[start of Excerpt]

When I was a teacher at the pink school in the above photo, the low area in the photo was just simply called "the train tracks." I used to tell people that there were days the teachers and students had to walk over dead bodies to get into the school. I was often misunderstood. My listeners believed that I was telling them in some obtuse way that corpses blocked the entrance to the school. That was not the case. The bodies were found as they lay forgotten along these railroad tracks. They were often discovered by some "hobo" or other "drifter" as they wandered along these winding paths rummaging with long sticks through the piles of debris that were strewn along the way.
These days the "sunken corridor" exists in stark contrast to the much discussed more southern "highline." These tracks are between 10th and 11th Avenues and are visible on both 44th and 45th Street through the cracks of the silver fences. I looked north and I looked south through those openings, and I took photos of this amazing sight last year. I was even able to catch a shot of a train down below as it traveled south and whizzed by under the overpass on which I was standing. But, the photo could not be developed for some bizarre technical reasons. They are totally blank.

[end of Excerpt]

• Problem description:
Write the next few sentences of the piece about the railroad tracks near the pink school, picking up after its last sentence.

[start of Excerpted data]

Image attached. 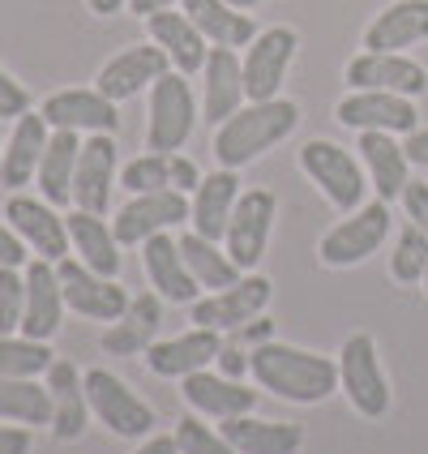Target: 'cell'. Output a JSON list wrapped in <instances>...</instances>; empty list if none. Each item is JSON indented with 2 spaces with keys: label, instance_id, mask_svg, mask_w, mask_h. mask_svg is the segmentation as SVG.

[end of Excerpted data]
[start of Excerpted data]

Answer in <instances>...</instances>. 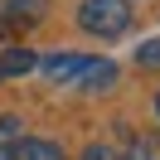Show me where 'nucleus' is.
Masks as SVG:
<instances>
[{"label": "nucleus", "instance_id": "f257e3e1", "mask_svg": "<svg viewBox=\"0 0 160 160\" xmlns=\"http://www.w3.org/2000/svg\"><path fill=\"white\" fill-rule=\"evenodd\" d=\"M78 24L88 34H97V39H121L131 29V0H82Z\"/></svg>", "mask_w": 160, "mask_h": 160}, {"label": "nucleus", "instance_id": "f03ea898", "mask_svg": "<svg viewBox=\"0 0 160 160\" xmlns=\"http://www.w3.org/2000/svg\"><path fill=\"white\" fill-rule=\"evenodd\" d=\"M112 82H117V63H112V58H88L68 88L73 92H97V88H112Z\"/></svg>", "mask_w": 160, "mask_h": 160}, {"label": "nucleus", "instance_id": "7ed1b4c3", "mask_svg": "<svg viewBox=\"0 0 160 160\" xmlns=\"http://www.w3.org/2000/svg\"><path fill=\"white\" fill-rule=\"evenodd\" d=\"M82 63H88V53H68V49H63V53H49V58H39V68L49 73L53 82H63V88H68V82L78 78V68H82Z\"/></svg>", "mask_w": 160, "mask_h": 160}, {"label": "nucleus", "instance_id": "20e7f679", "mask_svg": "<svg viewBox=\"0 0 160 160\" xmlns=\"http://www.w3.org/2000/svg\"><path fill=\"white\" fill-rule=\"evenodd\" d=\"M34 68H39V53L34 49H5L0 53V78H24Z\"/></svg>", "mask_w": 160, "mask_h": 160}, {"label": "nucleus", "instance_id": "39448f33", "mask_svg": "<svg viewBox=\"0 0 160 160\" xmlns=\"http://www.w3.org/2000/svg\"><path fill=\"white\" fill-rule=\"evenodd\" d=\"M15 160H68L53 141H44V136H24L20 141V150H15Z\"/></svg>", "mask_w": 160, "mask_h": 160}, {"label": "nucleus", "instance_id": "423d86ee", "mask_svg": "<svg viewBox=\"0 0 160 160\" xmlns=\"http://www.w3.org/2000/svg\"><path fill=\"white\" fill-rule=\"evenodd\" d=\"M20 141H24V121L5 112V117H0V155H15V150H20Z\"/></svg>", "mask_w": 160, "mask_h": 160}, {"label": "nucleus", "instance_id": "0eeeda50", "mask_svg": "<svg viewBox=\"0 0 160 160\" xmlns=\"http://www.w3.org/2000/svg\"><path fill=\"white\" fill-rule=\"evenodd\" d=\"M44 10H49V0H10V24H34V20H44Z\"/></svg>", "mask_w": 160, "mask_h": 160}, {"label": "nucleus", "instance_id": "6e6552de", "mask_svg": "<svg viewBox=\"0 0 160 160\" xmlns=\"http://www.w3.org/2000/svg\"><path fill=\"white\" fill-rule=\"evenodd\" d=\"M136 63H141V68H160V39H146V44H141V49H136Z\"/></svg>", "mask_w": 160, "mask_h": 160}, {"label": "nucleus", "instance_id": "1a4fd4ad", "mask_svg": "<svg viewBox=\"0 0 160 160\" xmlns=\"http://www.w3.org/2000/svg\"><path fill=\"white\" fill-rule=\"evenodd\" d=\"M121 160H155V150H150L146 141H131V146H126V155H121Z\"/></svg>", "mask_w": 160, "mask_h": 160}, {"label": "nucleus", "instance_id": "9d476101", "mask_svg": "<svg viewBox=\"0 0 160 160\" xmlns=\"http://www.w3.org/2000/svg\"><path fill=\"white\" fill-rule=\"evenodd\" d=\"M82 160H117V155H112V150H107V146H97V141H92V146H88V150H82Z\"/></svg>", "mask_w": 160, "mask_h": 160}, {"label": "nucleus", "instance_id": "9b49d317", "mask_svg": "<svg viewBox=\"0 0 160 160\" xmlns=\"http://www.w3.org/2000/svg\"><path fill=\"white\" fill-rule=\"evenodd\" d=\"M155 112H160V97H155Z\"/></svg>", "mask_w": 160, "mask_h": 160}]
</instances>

[end of Excerpted data]

• Response:
I returned the next day and took more photos, but unfortunately no train passed through. After waiting for quite some time for another locomotive photo op, I was told by a young teacher exiting the school that no trains even use those tracks any longer. I was confused, but I relished my eery moment and I left with a great sense of glee: my wonderful shot of that "phantom train" will now exist only in my memory as it sped quickly south on a rainy Thursday afternoon. It carried invisible passengers to some unknown downtown destination in... "The Twilight Zone."
Please enjoy these photos of the "sunken corridor" which still sits on a vista that now resembles a forgotten and neglected and worn out Manhattan ghost town.
These tracks pass from a "sunken corridor" to the famous "highline" as they stretch south through Manhattan.
That day, I visited the Allen Sheppard Gallery on West 25th Street and viewed the amazing photos of this highline by James Bleeker. And here is my photo of the highline that I took on West 25th Street as I left the gallery.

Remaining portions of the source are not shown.